> _TEXTE DE LECTURE_

-----

• Protestation

    La musique Mo Lam

    Le chant protestataire Mo Lam face à la modernité et à la censure

    Dans un sourire édenté de nonagénaire, Gaew entonne un chant Mo Lam: cette musique des campagnes de Thaïlande a su s'adapter à la modernité et se moquer des élites conservatrices de la capitale. Mais elle se retrouve face au défi de la censure militaire.
    A l'origine, la musique Mo Lam avait été développée pour propager les croyances bouddhistes auprès des paysans analphabètes de cette région rurale pauvre de l'Isan, dans le nord-est de la Thaïlande.
    Mais les paroles de ces chants traditionnels se sont au fil du temps chargées d'humour, se mettant à raconter histoires d'amours contrariées, difficultés de la vie à la campagne et remous politiques.
    Aujourd'hui, une variante moderne de Mo Lam funk est populaire auprès des jeunes, au grand dam des puristes.
    Mais les voix discordantes ont bien du mal à se faire entendre depuis un coup d'Etat militaire à Bangkok en 2014. En particulier dans le nord et le nord-est de la Thaïlande, cœur historique des partisans du gouvernement renversé de Yingluck Shinawatra.
    "Le Mo Lam, c'est notre histoire, notre culture", ancrée dans le fait que jusqu'au siècle dernier l'Isan échappait au contrôle de la monarchie absolue thaïe, explique Gaew Sornthunthue, âgé de 96 ans.
    "Quand j'étais jeune, j'ai appris la musique Mo Lam sous les arbres, dans les champs de riz, quand je surveillais buffles et vaches", ajoute-t-il dans le dialecte de l'Isan.
    Pour les habitants de cette région qui émigrent par millions à Bangkok, en quête de travail, le Mo Lam incarne une identité régionale qui reste forte malgré une modernisation récente.
    "Nous utilisons le Mo Lam pour parler, débattre, nous exprimer et réfléchir sur nos vies et nos traditions", explique Sarawoot Srihakot, professeur de musique du village de Gaew, voyant dans le chant Mo Lam l'ancêtre des télévisions partisanes actuelles.

-----

> _DONNÉES BRUTES_

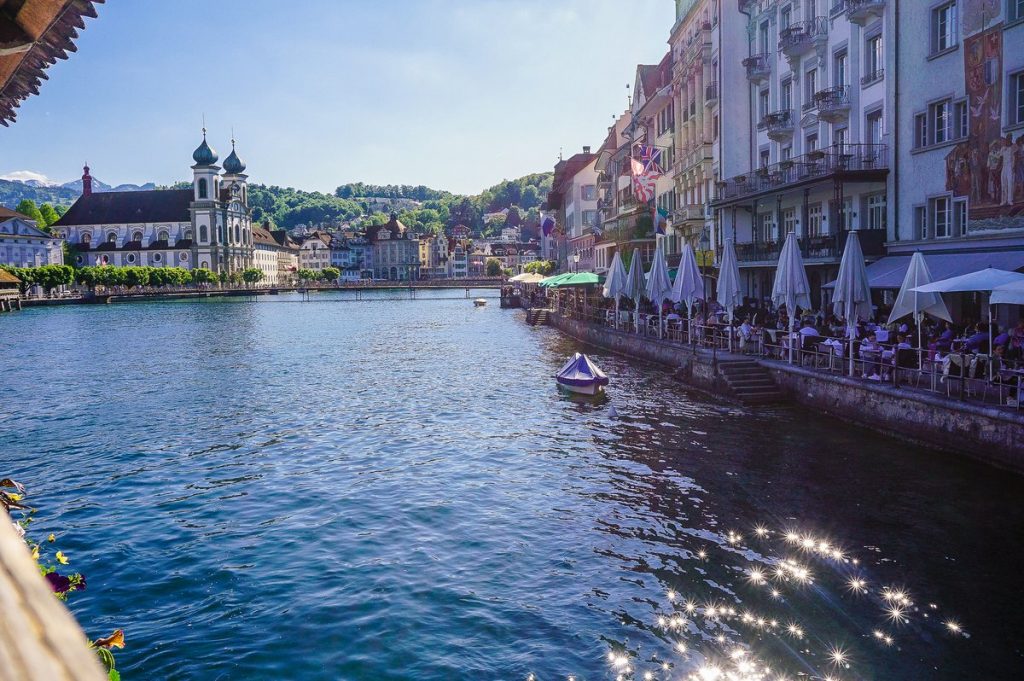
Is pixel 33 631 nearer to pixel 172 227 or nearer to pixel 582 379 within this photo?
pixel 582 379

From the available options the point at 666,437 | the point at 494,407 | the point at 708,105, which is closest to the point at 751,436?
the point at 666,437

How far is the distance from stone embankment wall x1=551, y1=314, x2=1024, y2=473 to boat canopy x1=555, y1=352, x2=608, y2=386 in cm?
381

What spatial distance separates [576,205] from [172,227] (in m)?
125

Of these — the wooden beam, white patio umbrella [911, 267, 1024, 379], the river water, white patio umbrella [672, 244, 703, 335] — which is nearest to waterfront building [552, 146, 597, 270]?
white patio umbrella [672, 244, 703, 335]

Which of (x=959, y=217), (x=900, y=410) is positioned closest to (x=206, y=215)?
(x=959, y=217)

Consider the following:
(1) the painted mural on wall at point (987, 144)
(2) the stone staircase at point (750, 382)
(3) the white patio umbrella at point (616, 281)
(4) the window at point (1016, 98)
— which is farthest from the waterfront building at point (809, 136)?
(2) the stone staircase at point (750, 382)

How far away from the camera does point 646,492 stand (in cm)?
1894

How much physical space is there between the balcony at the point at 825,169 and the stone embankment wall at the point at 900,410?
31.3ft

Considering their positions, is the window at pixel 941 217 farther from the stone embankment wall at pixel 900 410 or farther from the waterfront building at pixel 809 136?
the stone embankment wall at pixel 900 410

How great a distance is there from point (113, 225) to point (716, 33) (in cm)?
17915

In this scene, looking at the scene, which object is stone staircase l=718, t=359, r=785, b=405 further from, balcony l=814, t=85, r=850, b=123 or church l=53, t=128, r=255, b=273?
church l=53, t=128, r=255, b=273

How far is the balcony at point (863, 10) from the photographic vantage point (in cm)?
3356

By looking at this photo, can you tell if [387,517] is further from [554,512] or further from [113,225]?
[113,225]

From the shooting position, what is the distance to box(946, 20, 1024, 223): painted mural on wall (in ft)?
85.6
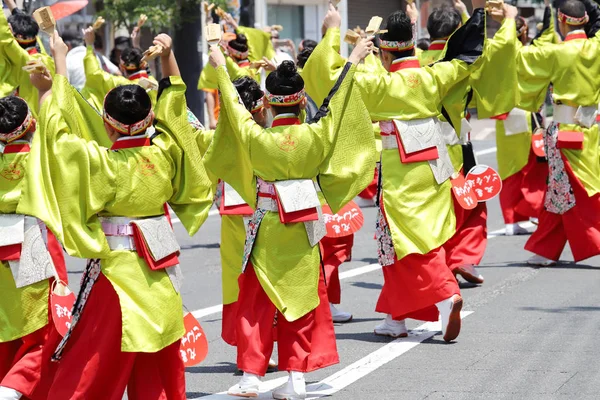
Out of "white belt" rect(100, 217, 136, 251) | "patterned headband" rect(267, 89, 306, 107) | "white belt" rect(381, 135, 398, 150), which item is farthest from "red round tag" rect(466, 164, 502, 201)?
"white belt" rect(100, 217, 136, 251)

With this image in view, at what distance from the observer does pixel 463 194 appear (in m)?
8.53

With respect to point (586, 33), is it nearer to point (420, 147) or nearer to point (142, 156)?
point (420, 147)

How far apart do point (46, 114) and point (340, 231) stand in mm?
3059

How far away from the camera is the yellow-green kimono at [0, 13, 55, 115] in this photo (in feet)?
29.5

-----

> _ÉNONCÉ DU PROBLÈME A_
D'après le texte sur la musique Mo Lam, dans quel but cette musique avait-elle été développée à l'origine ?
> _ÉNONCÉ DU PROBLÈME B_
Convertissez en tableau Markdown les lignes des données brutes, en commençant à celle qui contient « With this image » et en vous arrêtant à la fin de ces données, avec les colonnes « N° » et « Ligne » ; omettez les lignes vides.

> _RÉPONSE CORRECTE A_
Pour propager les croyances bouddhistes auprès des paysans analphabètes de la région rurale de l'Isan.

> _RÉPONSE CORRECTE B_
| N° | Ligne |
|---|---|
| 1 | With this image in view, at what distance from the observer does pixel 463 194 appear (in m)? |
| 2 | 8.53 |
| 3 | With respect to point (586, 33), is it nearer to point (420, 147) or nearer to point (142, 156)? |
| 4 | point (420, 147) |
| 5 | How far apart do point (46, 114) and point (340, 231) stand in mm? |
| 6 | 3059 |
| 7 | How far away from the camera is the yellow-green kimono at [0, 13, 55, 115] in this photo (in feet)? |
| 8 | 29.5 |